January 30, 2013 at 5:54 p.m.
Opinion: Tucker's Point SDO debate

A black government dancing to a white man's tune


By Larry Burchall- | Comments: 0 | Leave a comment

WEDNESDAY, MAR. 23: Right up to that dramatic moment when the Government caved in and withdrew, the whole SDO imbroglio was an extremely interesting and utterly fascinating exercise. It wasn’t the BEST-vs-Government confrontation; nor was it the combining of CURB and Tucker’s Town Historical Association; nor was it the Senator Shakir and Senator Burch and MP Dale Butler misgivings.

What I found so utterly fascinating and astounding was how this black PLP Government danced so well, so incredibly superbly well, to the tune called by a rich white man. I thought that the days when black men and women kow-towed to rich white men were long over. Long past. Long gone.
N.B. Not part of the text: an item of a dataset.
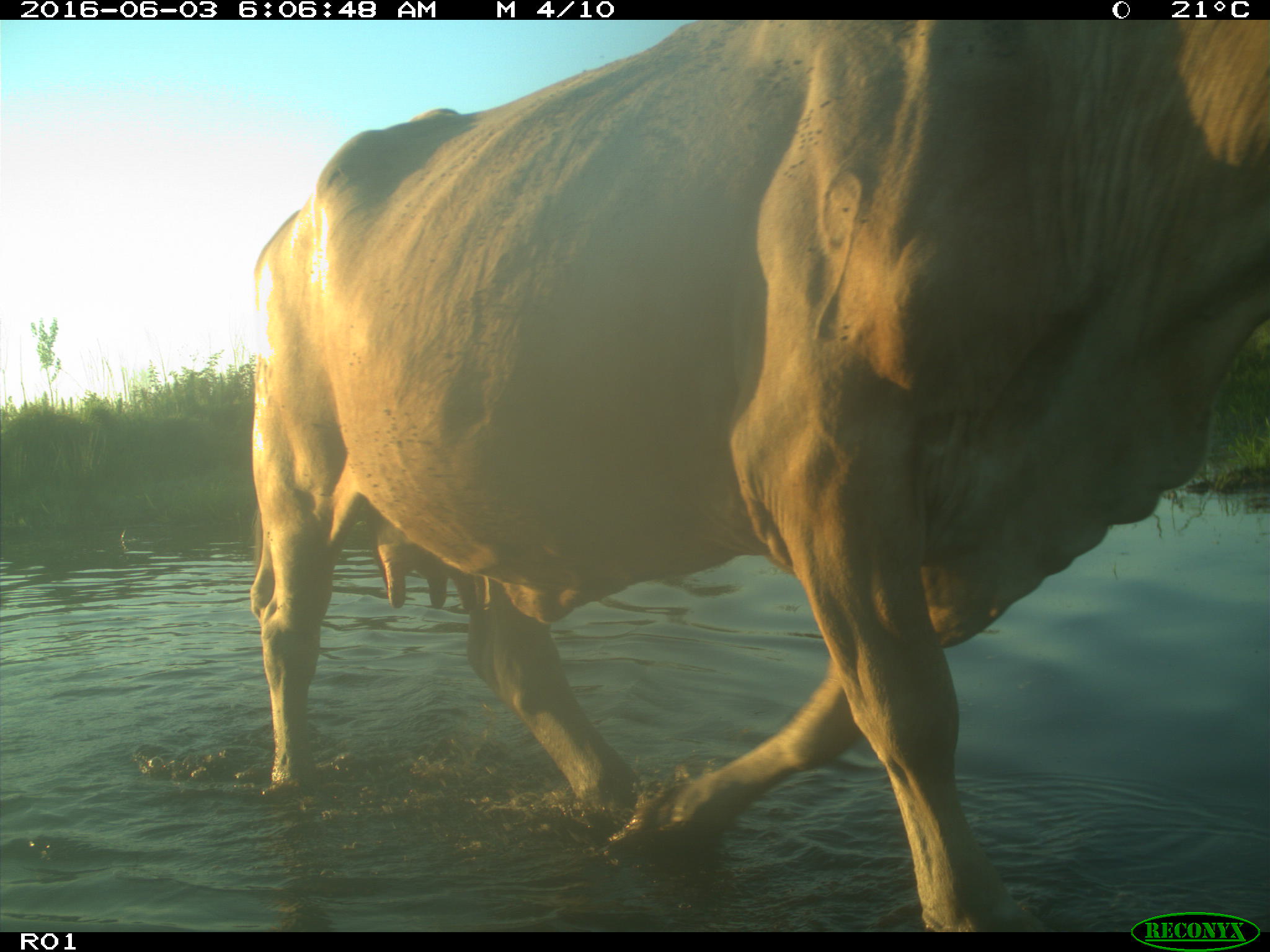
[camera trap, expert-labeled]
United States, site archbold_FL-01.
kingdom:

But no! In 2011 black men and black women were dancing again. As if time had not passed and progress had not come.

Ed Trippe’s ability to wind this Government around his little finger, his ability to frighten and scare them by using that old ‘white man tactic’ of conjuring up the boogie-man and raising the spectre of imminent failure if his advice was not taken; harked back more than 60 years.

It reminded of a time around 1950 when another group of white men, this time Bermudian, said that ‘tourists would not want to come to a Bermuda where blacks were guests in hotels and restaurants’.

Back in the day, that ol’ boogie-man tactic worked. Some even believed it. But black Bermudians began to doubt the ol’ boogie-man stories. Black Bermudians began to think for themselves. Black Bermudians began challenging those ol’ boogie-man stories.

From 1959 onwards, black Bermudians stopped dancing and began walking and standing tall and taller until they reached their full height in November 1998 and took control of all of their Bermudian destiny.

At least that’s what I and many others thought.

But lo, behold! In 2011 a black-run Bermudian Government was being pulled and yanked about in the same way that black Bermudians had been pulled and yanked about for the three hundred and forty-three years between 1616 and 1959.  As the SDO debate unrolled and became clearer, I became more and more confounded.

I heard and I saw black Bermudians go through the most astounding political and mental and intellectual convolutions and evolutions in order to justify their support for a process at Tucker’s Point that is headed for certain failure. I saw this. I heard this. With my own eyes and my own ears, I saw and I heard.

Thousands of other Bermudians saw and heard what I saw and heard.

Down through the decades, Dr. Eva Hodgson has written, so often, of how most black Bermudians are afflicted with a feeling of inferiority when it comes to confrontations with white people generally. I have not always agreed with Dr. Hodgson, and I have publicly said so. My individual life experience has been otherwise; and I think that the same applies to many other black Bermudians.

But over this SDO matter, I have seen a perfect example of what she has so often described. I cringe at the thought and reality that the people who now govern in my name have behaved as they have. I shudder to think what and how they have twisted and turned within their own minds — how they must have contorted even their souls — in order to justify their support for that SDO as pushed by Ed Trippe and his investors.

This is not a Government. This is a troupe of painted marionettes.